O planejamento sucessório pode ser feito de várias maneiras, de acordo com os desejos e objetivos das partes relacionadas. Uma dessas ferramentas jurídicas é a partilha em vida, regulamentada, sucintamente, pelo artigo 2.018 do Código Civil.
A partilha em vida possibilita que o dono de patrimônio transfira, por meio de escritura pública lavrada em um cartório de notas, a integralidade de seus bens e direitos, desde que respeite a legítima dos herdeiros necessários (ascendentes, descendentes e cônjuge) e reserve renda suficientes para sua subsistência. A parte legítima equivale a 50% dos bens do testador, do qual os herdeiros necessários não podem ser privados.

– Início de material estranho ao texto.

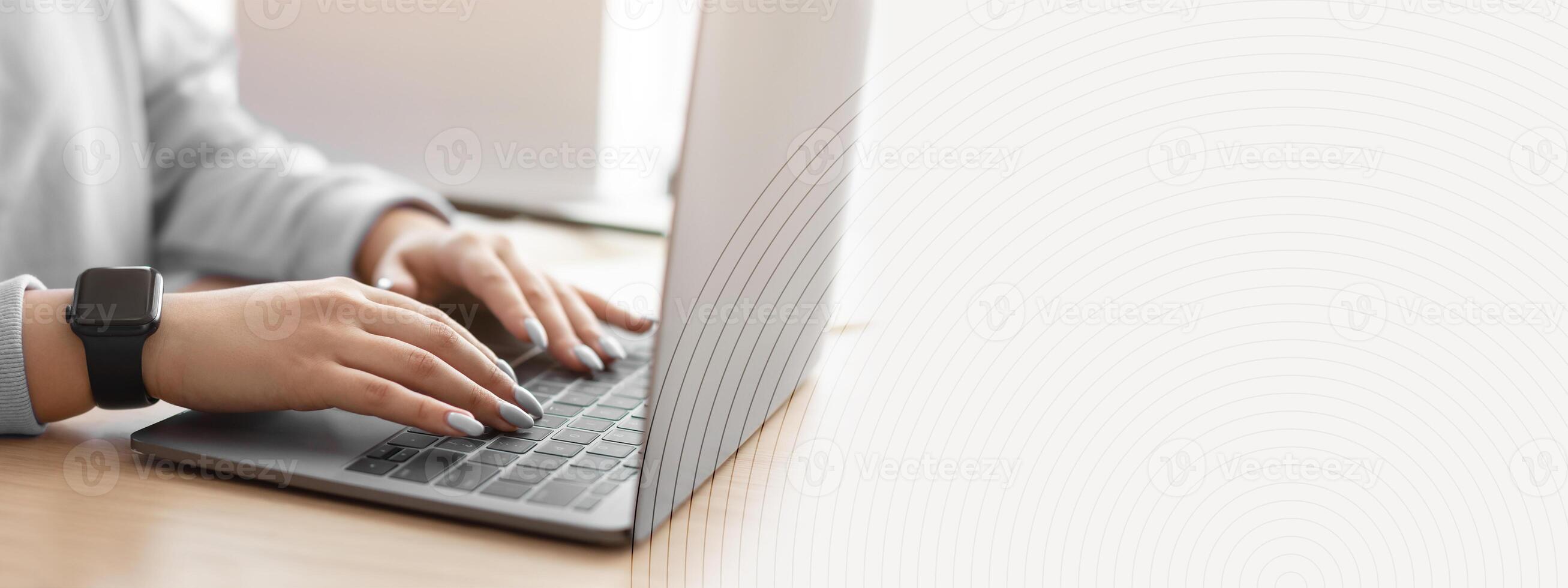 Telecommuting And Freelance Concept. Closeup cropped view of unrecognizable woman using computer, typing on laptop keyboard, writing report, sitting at desk, selective focus. People And Technology photo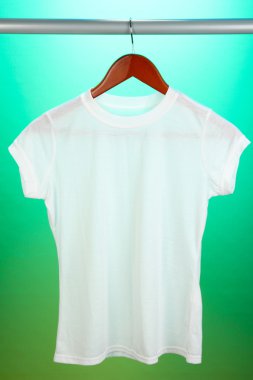 Askı üzerinde yeşil bir arka plan üzerinde beyaz t-shirt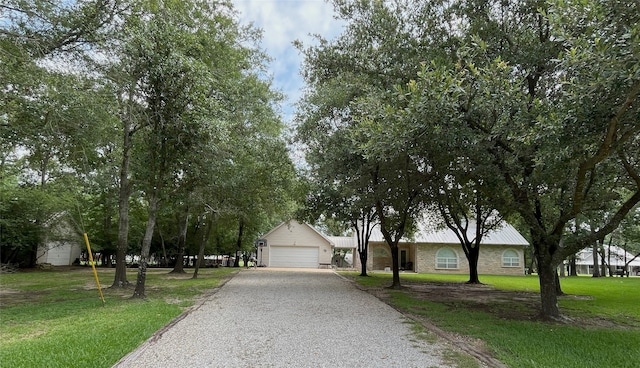 11683 Lakeshore Dr, Thornton, TX 76687 - view of front of home with a front yard, stone siding, and gravel driveway
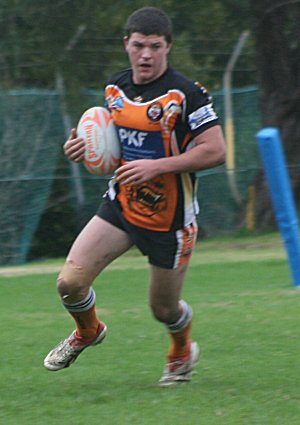 Chad Townsend runs under the posts - De la Salle vs Yarrawarra Tigers Rnd 10 (Photo : ourfooty media)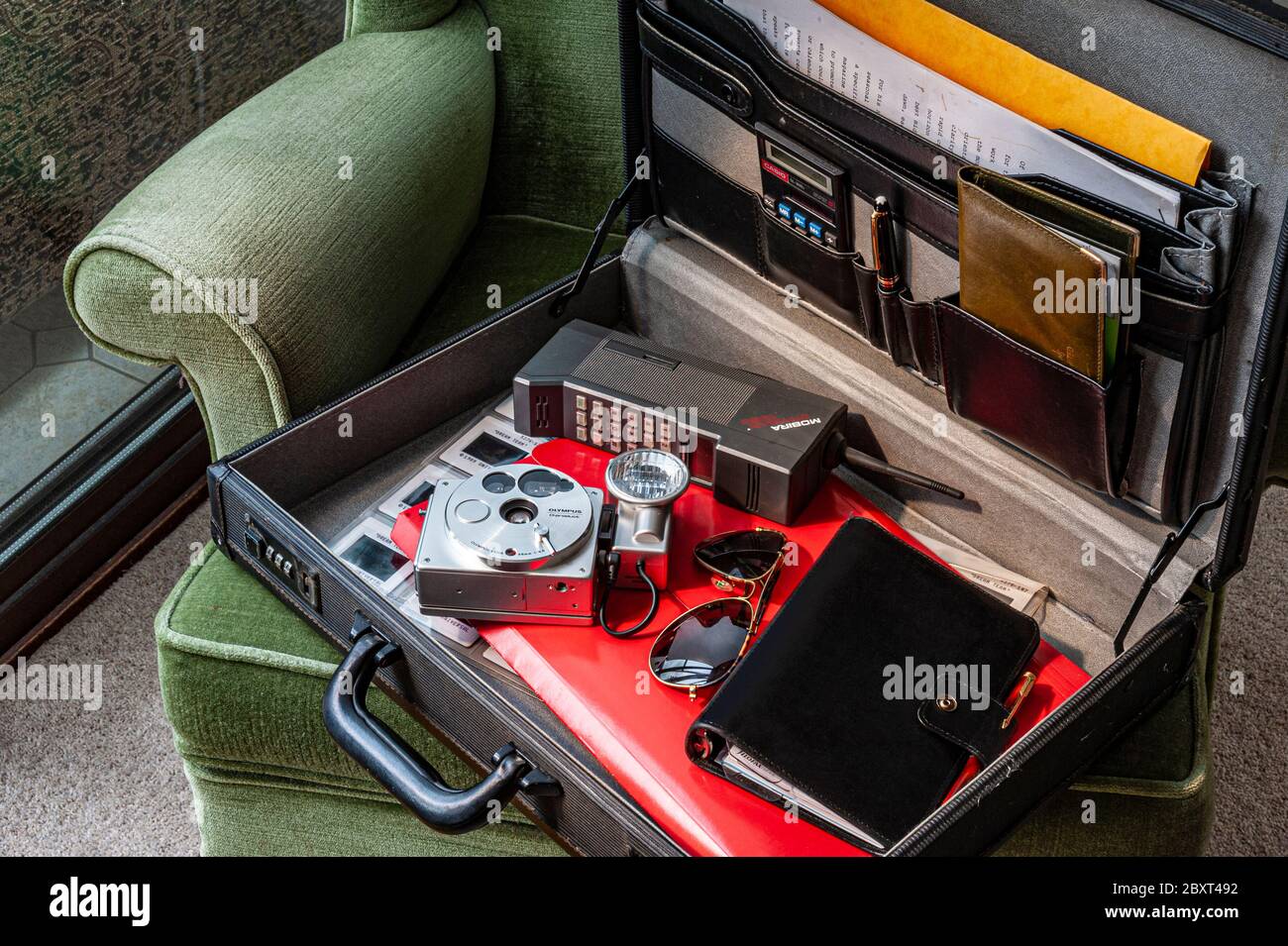 1980's technology items in briefcase incl. Mobira Cityman mobile phone,  Olympus O 35mm camera, Filofax diary, aviator sunglasses, cheque book & chair Stock Photo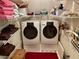 Laundry room features a washer and dryer as well as open shelving for optimal storage space at 323 Dewpoint Ct # 35, Marietta, GA 30064
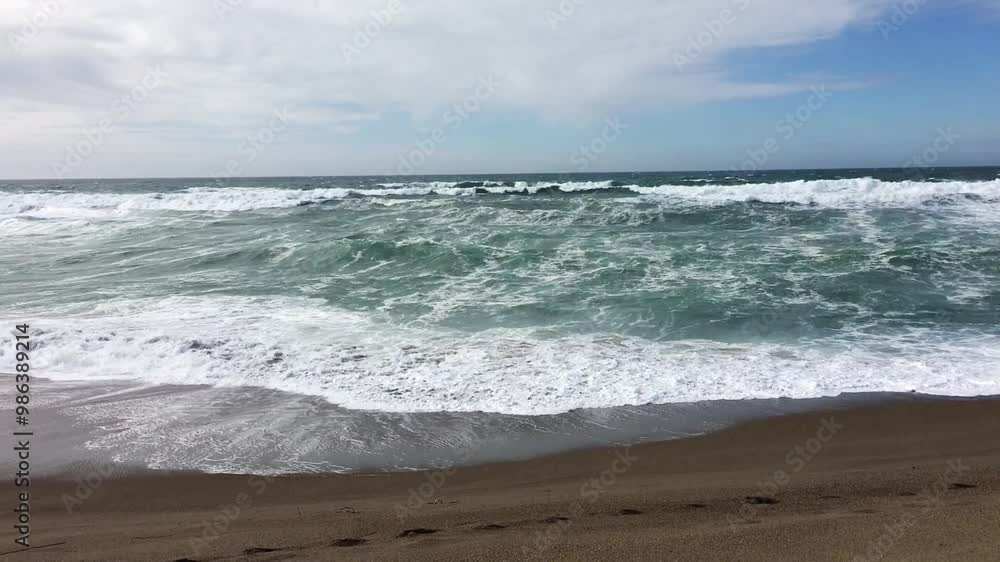 Ocean Waves On Sand Beach With Blue Sky And White Clouds Handheld
Ocean Waves On Sand Beach With Blue Sky And White Clouds Handheld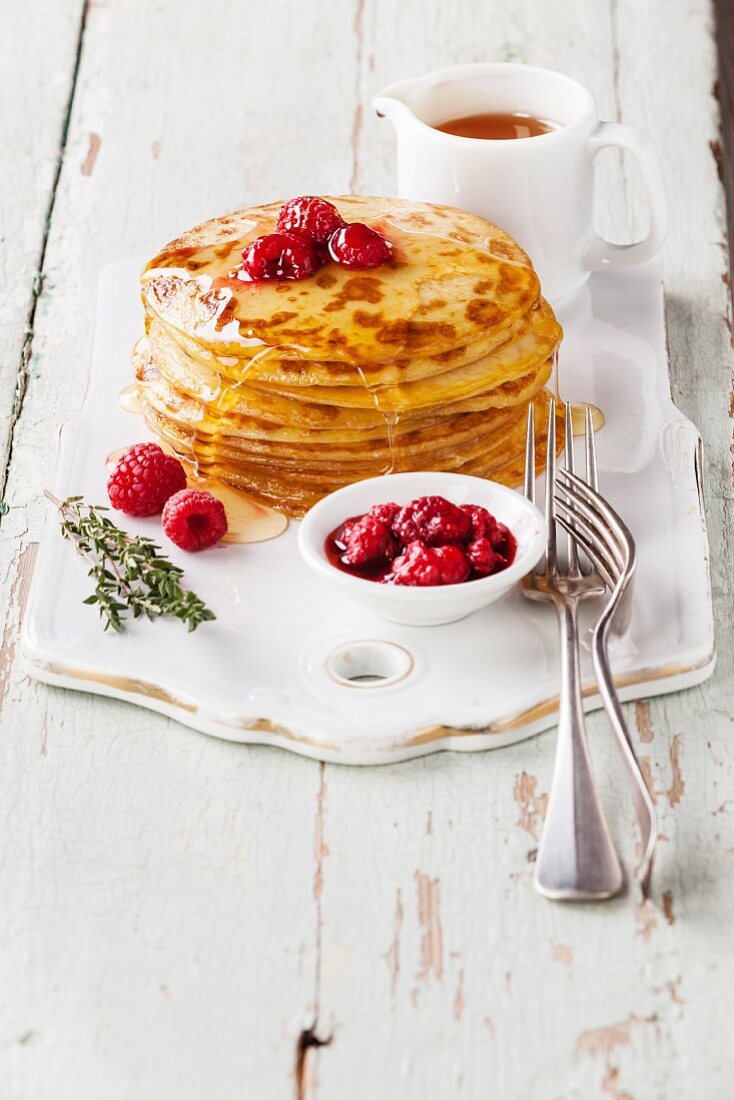 Small pancakes topped with raspberries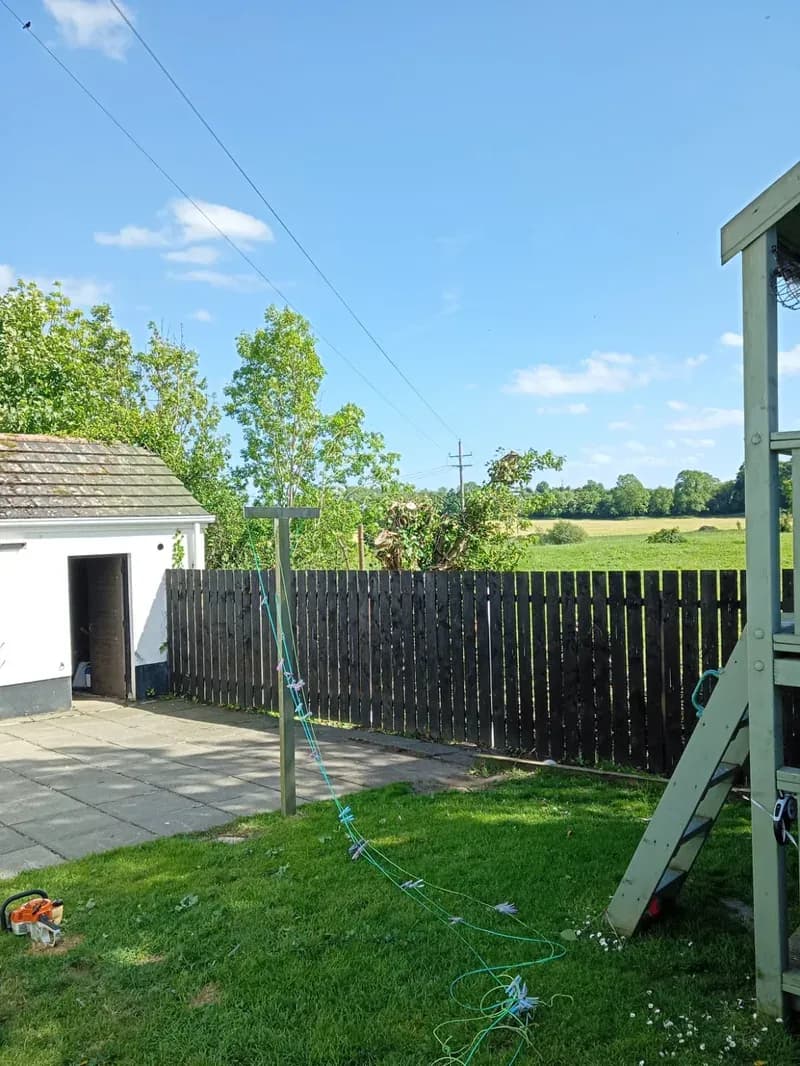 Back garden open to the sky and countryside after full tree removal and tidy up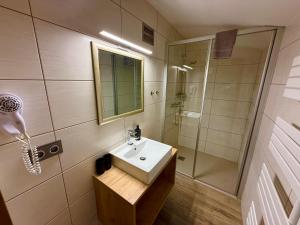 a bathroom with a sink and a shower at Pension Marina in Tux +42 photos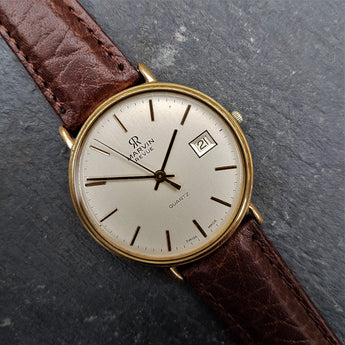 A beautiful yet classic vintage mens watch by Marvin with a supple brown leather strap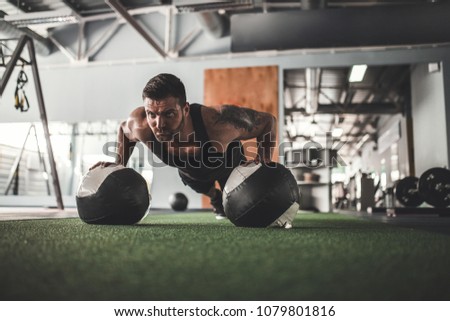Plank it. Confident bearded, tattoed muscled man wearing sport wear and doing plank position on gym balls while exercising in gym.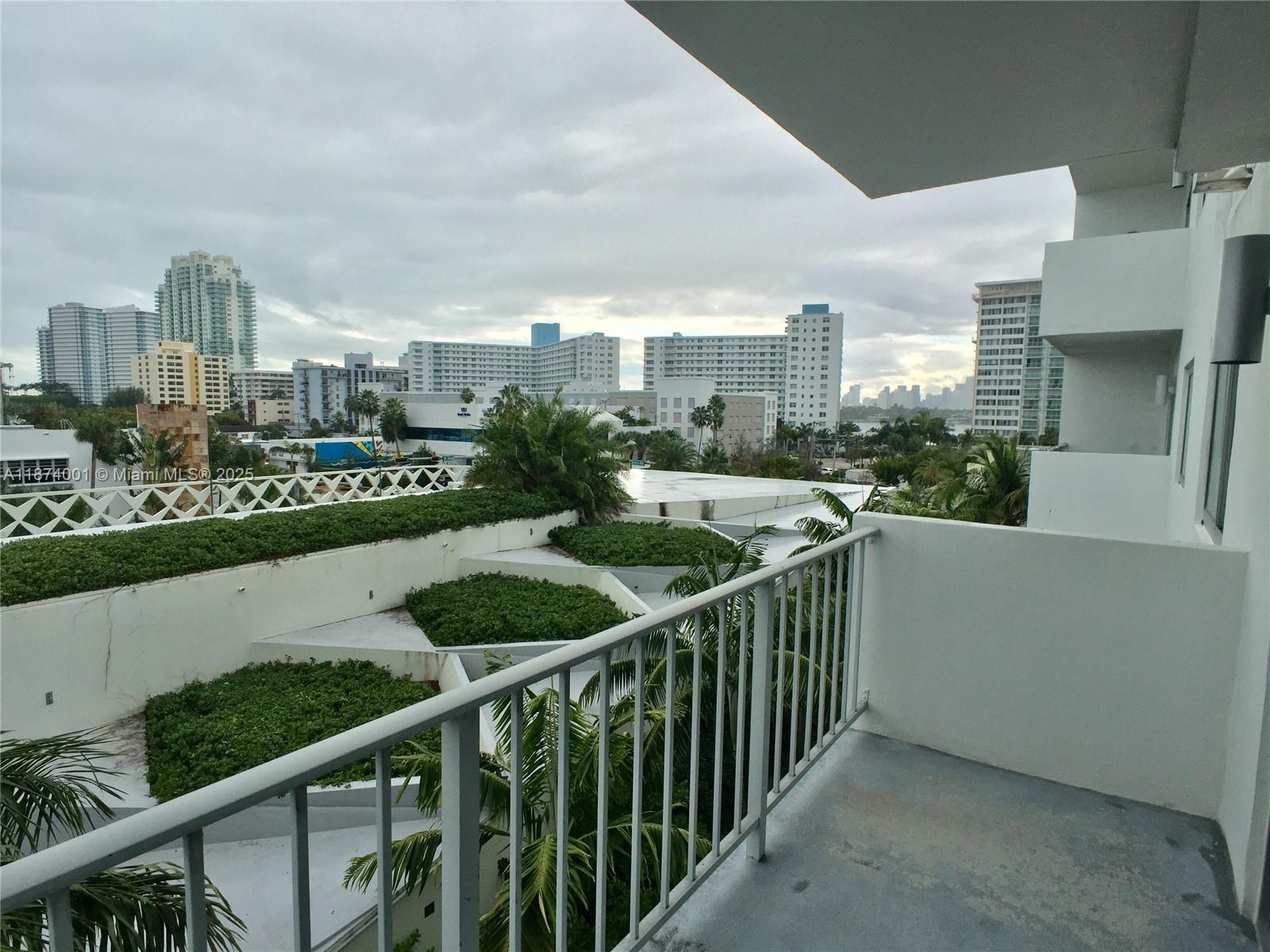 1025 Alton Road, Unit 507 Miami Beach, FL 33139 - Photo 4 of 28 a view of a city from a balcony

O principal objetivo da partilha em vida é a pacificação familiar, dando aos futuros sucessores segurança e transparência sobre a divisão dos bens.
Como a anulação da partilha em vida está restrita a situações muito específicas (como alteração do rol de herdeiros necessários, por exemplo), esta ferramenta mostra-se mais consistente e gera mais segurança jurídica para o dono do patrimônio e os familiares beneficiados, evitando-se, assim, disputas judiciais longas e tortuosas.
Mas, para analisar qual é a melhor ferramenta jurídica a ser usada, o melhor a se fazer é contratar um advogado especializado no assunto. Ai sim, você terá segurança jurídica.